Sexual interest


I rarely talk about sex, but I listen to a lot about it. I listen to new thoughts, where society may be with it, and how we, as a society, treat it.

Tonight, I was listening to a podcast that was talking about horniness and it brought up a lot of interesting thoughts about how we treat sex and sexual gratification in this new age with the internet.

The premise was that at this point in time, a lot of people have been exposed to social media, messaging apps, and other various ways of reaching out to people. Some of the adults were raised on the internet, and therefore, communication through the internet is easier than interacting face to face.

This long-term exposure has also created a sort of subjectively transactional forms of sexual relations. They can get instant gratification in some form on the internet. This immediate reward creates a larger lack of being able to have real connections with people and interacting with each other on a more human level. One of the reasons they proposed that AI relationships have expanded so much is because there is no real fear of rejection. That they can manipulate the AI into giving them exactly what they want and create that consistency of a rat, pressing the button thousands of times a day for a dose of cocaine.

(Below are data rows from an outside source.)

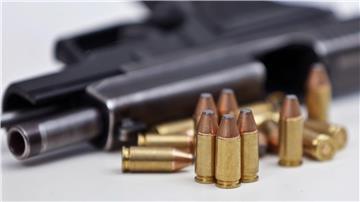Eine Faustfeuerwaffe liegt mit Magazin und Munition auf einem Tisch.
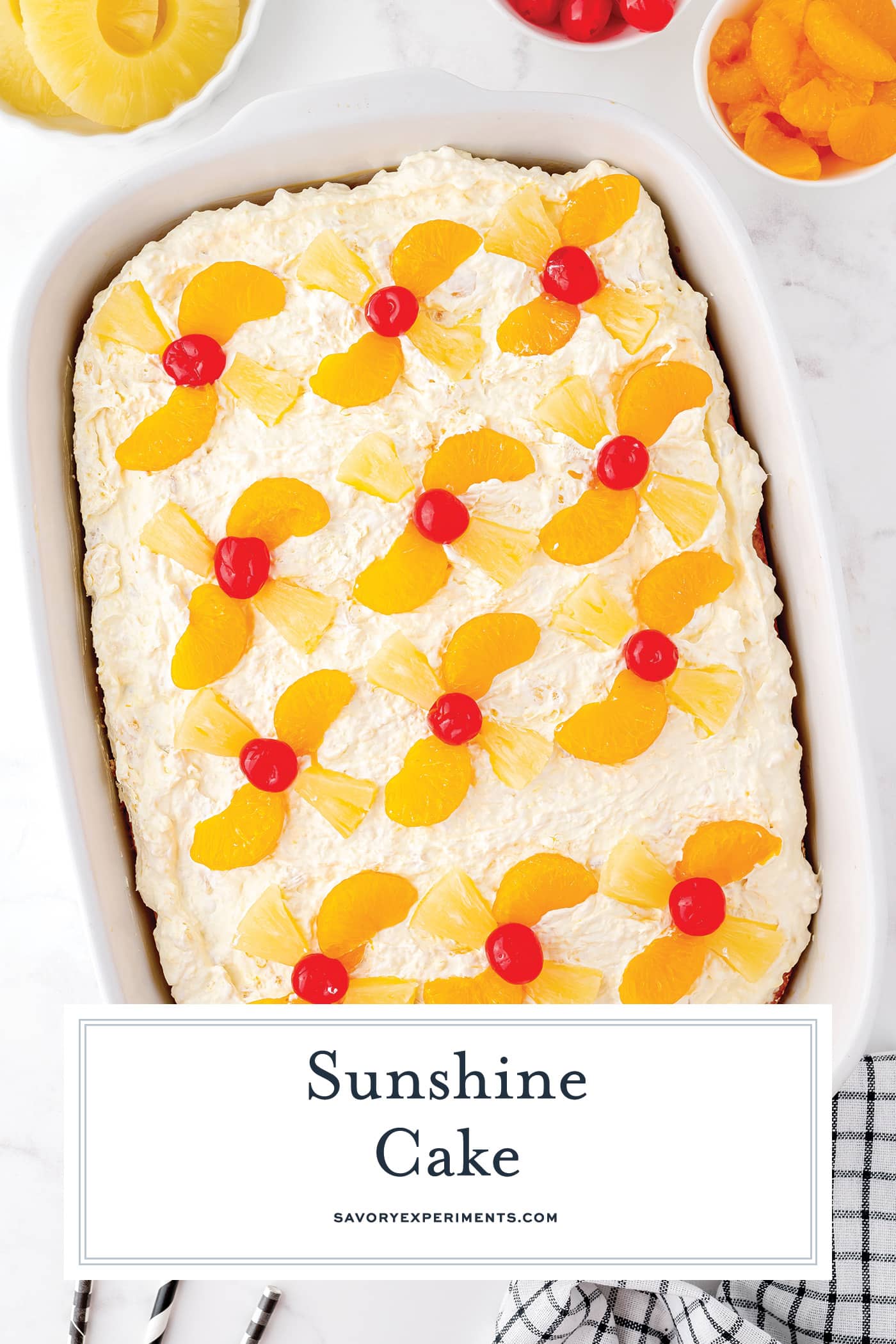 overhead shot of angled sunshine cake in a pan with text overlay for pinterest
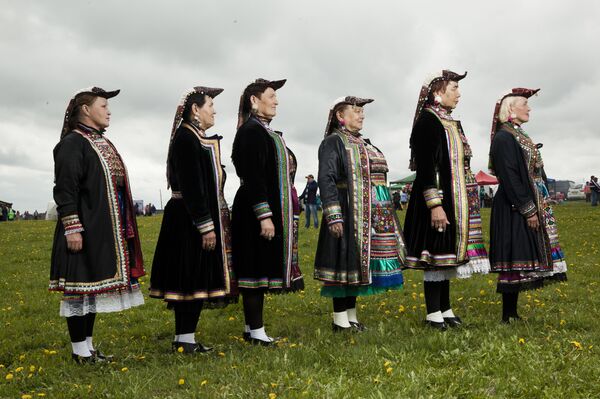 Mari people in the Ural region wearing traditional costumnes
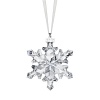 Recalling a delicate natural snowflake in sparkling crystal, this festive holiday ornament from Swarovski features a tiny silvery tag engraved with the year 2012.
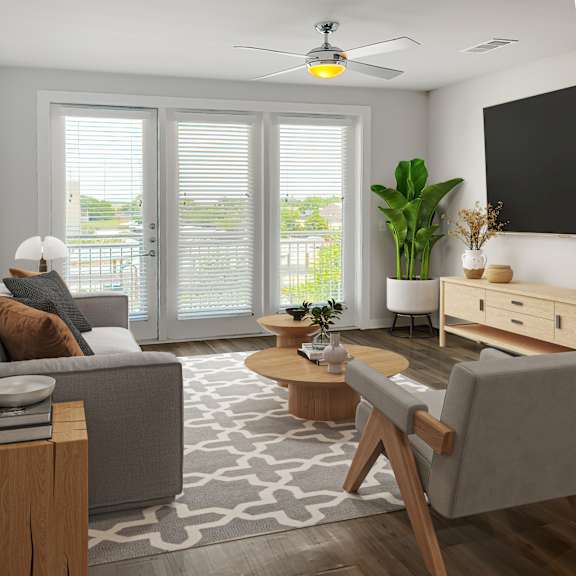 Thumbnail 3 of 5 A living room with a grey couch, a wooden coffee table, and a ceiling fan.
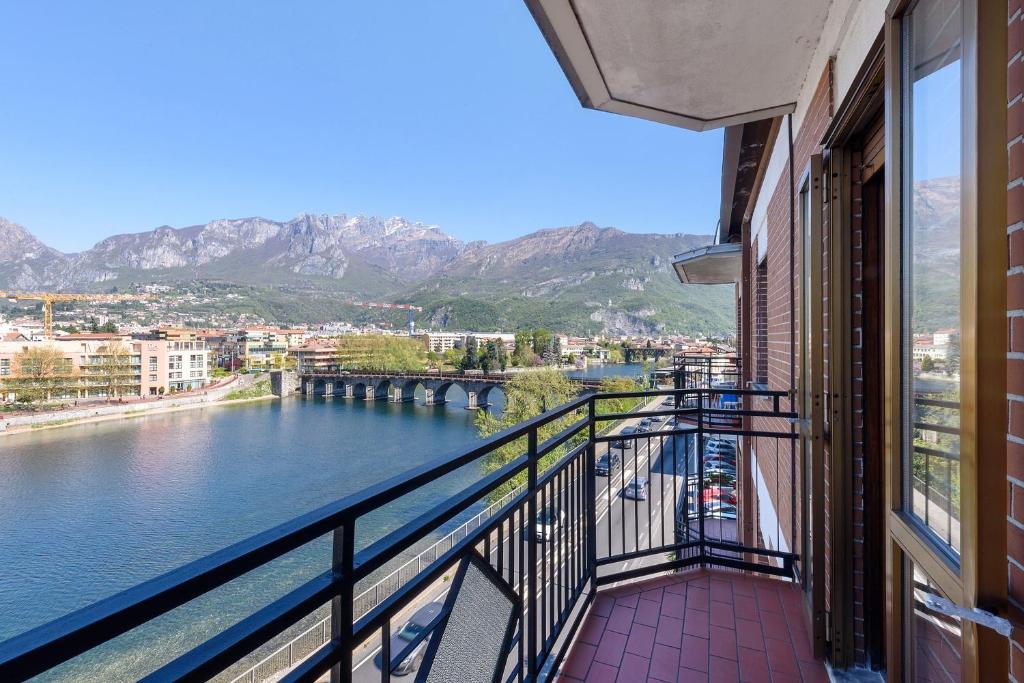 a balcony with a view of a river and mountains at La terrazza sull’Adda in Malgrate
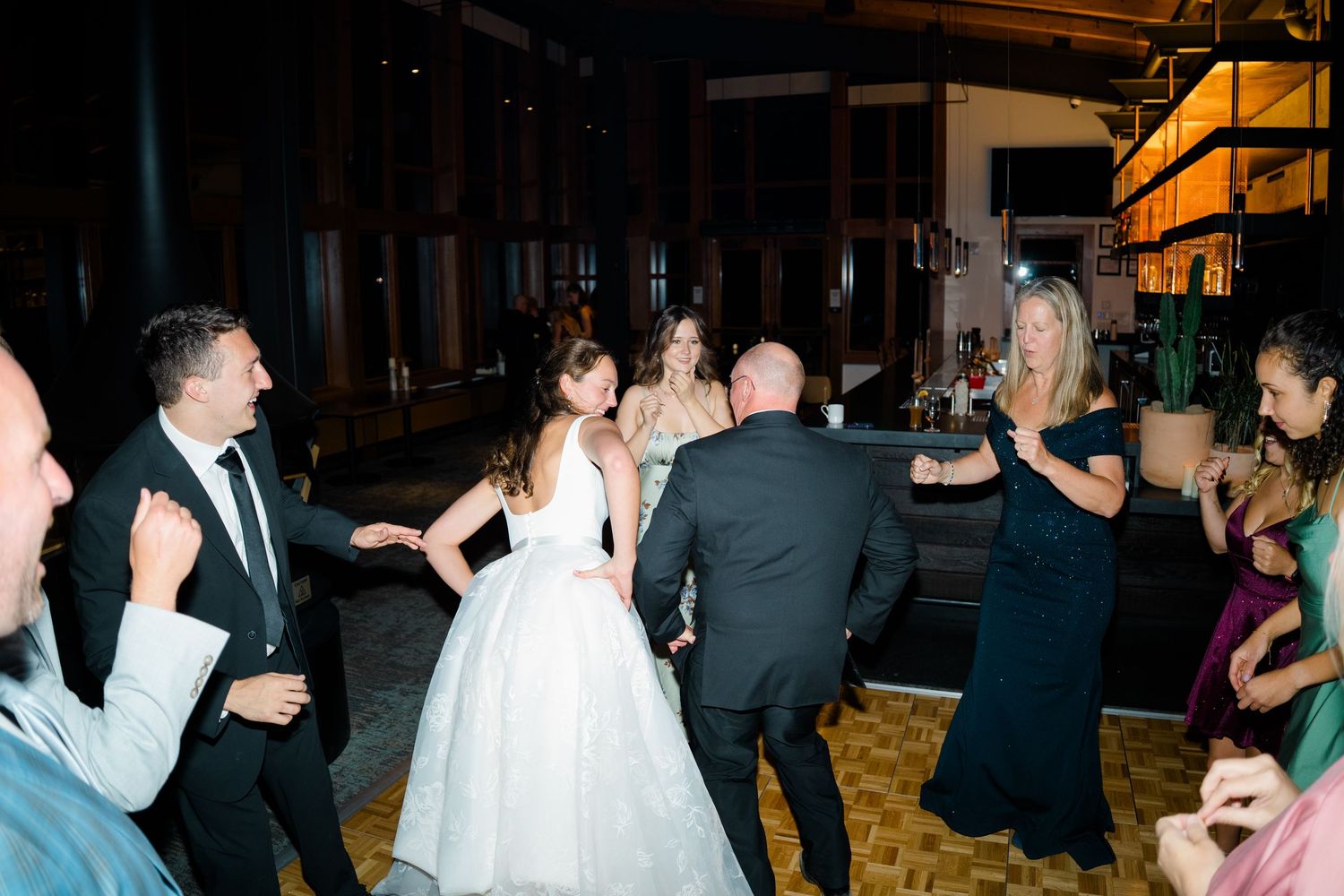 Wedding guests dancing and celebrating on a crowded dance floor during an evening reception at aerie copper mountain.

The tv show “Bones” is definitely a woman’s show. I know this sounds out of context of this writing, but it has relevancy. Aside from the true crime element, when you look at the relationships, you get a very romanticized version of partnerships women want. The supportive and devoted love of Hodges and Angela. The protector and thought challenging relationship of Bones and Booth. The misdirected yet still loving relationship of Sweets and Daisy. The stressful and emotionally protected love of Cam and Arastoo. These are all archetypes of relationships women want. They all present a form of love women are looking for. Even when the relationships end, they are still kind, respectful and caring of each other. There are no bitter feelings, hate or anger. Just adults understanding that things and feelings change.

These archetypes deeply tie into how women want to be loved. There are bits and pieces of each one that women respond to and it would do for men to pay attention to these things. To recognize what parts of these characters that the woman they are interested in is responding to.

One of the things that was said on the podcast I was listening to was this:

Women are now saying that yes, they want to have sex, but they have yet to find someone worthy of their standards to have it, therefore, they are simply not having sex.

That is a huge truth that men are refusing to listen to. Even I, an asexual, can want sex from time to time. But the lack of men who I have deemed worth spending that time and energy with has simply made it easier for me to burrow into my asexuality and become comfortable with it. I have not met someone who has managed to stir that sexual desire in me. The last time I had sex was due to a hormonal rush and opportunity, however, it was miserable sex because it was with someone who simply did not care about my wants or needs. And this is a situation that has happened often in my life, as I’m sure it has to many other women.

We want sex, but the sex we get is not the sex we desire. We get what men want to give. they don’t want our input. They don’t want to invest in understanding what mutual sexual relationships are and what they create when they are fully understood and accepted. Sex for me has only been pleasurable, maybe a handful of times. Most of the time, it has taken place because my partner wanted it. Not because I did.

At one time, my sexual libido was extremely strong. I could have gone every night. But lack of partner made that a nonissue. I learned other ways to satisfy myself. I also learned that more often than not, self-pleasure was more pleasurable than being with a partner. Sexual activities only went one way in my life. The way my partner wanted it. After decades of that, it gets to be something that isn’t interesting, not worth doing and honestly, makes one feel more like an object than a cherished and loved partner.

I would rather not have sex than be involved in another relationship that is one sided sexually. If men want to make relationships all about what they want, then they need to step up and fulfill some of my other needs if they aren’t going to address my sexual ones. I have felt this way for years now. sex has become so disappointing to me that I would just rather not have it at all than to be in one more relationship that is depressingly devoid of my own sexual satisfaction.

I have always held the belief that I am an extremely sexual creature, but I have never been in a space where I felt loved, cared for, cherished and secure that I could just know that my sexual needs would be fulfilled. I have always known that my needs weren’t even a tenth thought.

In this day and age where men can get their sexual needs fulfilled at the drop of a hat with no responsibility for them to provide back, there is no point in being a sexual creature. I hear tons of men say, “I’m not like that!” yet, when it comes to proving it, they are exactly like that. Maybe one day, one won’t be but honestly, I’m kind of done waiting for him to show up.